Still, it's a perfect place to learn mL, try SPARK, and test models.
Lasting
Databricks makes cloud computing of ml notes easy. It requires no local installation or infrastructure. You can start with the free plan, develop and test your models, and upgrade to the paid plan later if you need additional capabilities or collaboration features. Whether you're a student, data scientist, or ML developer, databricks provide a seamless journey from prototype to production.
If you have never used it before, go to this website and start using your ML notebooks today.

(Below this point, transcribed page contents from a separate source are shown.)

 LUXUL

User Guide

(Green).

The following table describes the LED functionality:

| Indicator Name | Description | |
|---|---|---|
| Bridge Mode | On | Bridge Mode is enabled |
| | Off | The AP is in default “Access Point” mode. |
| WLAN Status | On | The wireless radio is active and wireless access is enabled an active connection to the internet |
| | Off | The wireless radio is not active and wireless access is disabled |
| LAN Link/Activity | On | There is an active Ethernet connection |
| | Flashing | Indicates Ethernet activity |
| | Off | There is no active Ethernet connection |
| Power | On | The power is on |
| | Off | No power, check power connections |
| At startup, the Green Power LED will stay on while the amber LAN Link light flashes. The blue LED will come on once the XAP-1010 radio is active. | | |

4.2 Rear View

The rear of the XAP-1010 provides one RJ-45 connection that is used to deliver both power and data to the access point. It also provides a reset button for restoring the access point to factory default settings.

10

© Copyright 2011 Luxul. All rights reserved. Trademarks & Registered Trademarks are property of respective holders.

Frequently Asked Questions
A. Sign up for DakAbricks Free Edition at Dabricks.com/Fornn/Freeree. It gives you a single user workstation, a small integrated cluster, and built-in support for MLFLOW.
A. No. The free plan is fully supported. You can create batches, import manuals, and run ML code directly online.
A. Use %pip install library_name inside the notebook cell. You can also enter from requirements.txt file uses %pip install -r requirements.txt.
Sign in to continue reading and enjoy expert content.